Ce trajet du faisceau
lumineux n’est pas seulement trajet d’intellection, de
déchiffrement de la part du spectateur ; il est en même temps,
et indissolublement, le trajet même du Temps qui décompose et
recompose toutes les figures, et avec elles, tous les signes :
« Par tous ces côtés une matinée
comme celle où je me trouvais était quelque chose de beaucoup plus
précieux qu’une image du passé, mais m’offrait comme toutes les
images successives, et que je n’avais jamais vues, qui séparaient
le passé du présent, mieux encore, le rapport qu’il y avait entre
le présent et le passé ; elle était comme ce qu’on appelait
autrefois une vue optique, mais une vue optique des années, la vue
non d’un moment, mais d’une personne située dans la perspective
déformante du Temps. » (GF, p. 325 ; Pléiade,
p. 504.)
Une optique est une
boîte avec un miroir incliné, qui permet de regarder à travers une
grosse lentille de petites estampes enluminées.
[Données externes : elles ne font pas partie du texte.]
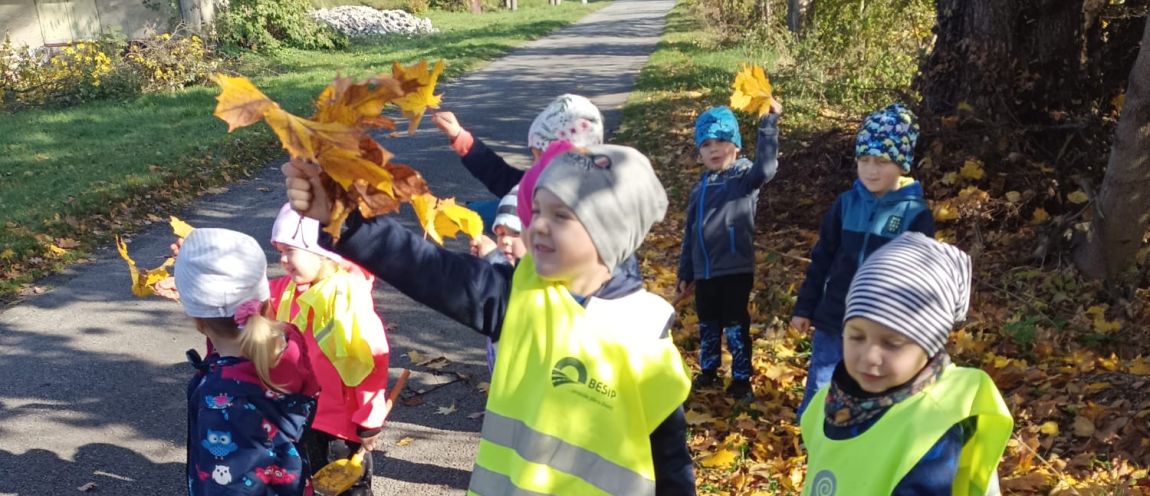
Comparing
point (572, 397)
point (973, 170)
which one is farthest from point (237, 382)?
point (973, 170)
La vue optique
suppose donc une première concentration, ou miniaturisation :
c’est la fixation du spectacle sur la gravure. Puis la gravure est
redéployée par le dispositif de la boîte et la lentille
grossissante lui restitue alors l’illusion d’une profondeur. On
retrouve ainsi les trois moments de la temporalité littéraire :
d’abord la réduction du réel à « une image du passé »,
à « un moment », qui fixe le spectacle et détache le
spectateur de la durée de la parole ; puis l’installation des
« images successives », le défilé des années dans la
boîte optique, qui ordonne un espace théâtral de la
représentation ; enfin, l’effet visuel déformant qu’instaure
le trajet de l’œil, la transformation d’une succession
discontinue d’images en « vue » continue, qui constitue
l’artefact proprement dit de la temporalité.
On le voit, le rapport
de la littérature à la temporalité ne peut pas être saisi d’un
seul mouvement : ce que Proust nous enseigne, c’est qu’il
faut d’abord prendre conscience de la façon dont la littérature
se dessaisit, se détache du temps, convertissant les données du
réel en système de signes, pour ensuite réintroduire non plus le
temps, mais une temporalité de la littérature, qui ne sera plus
considérée comme un système de signes, mais comme une lanterne
magique, comme une vue optique, comme une installation d’objets
hétérogènes, non pas des signes linguistiques mais des objets du
réel, qu’unifie et sémantise un parcours de l’œil. On n’accède
pas directement à cette temporalité : du texte, on doit passer
à la scène (ou au spectacle), de la scène à l’installation.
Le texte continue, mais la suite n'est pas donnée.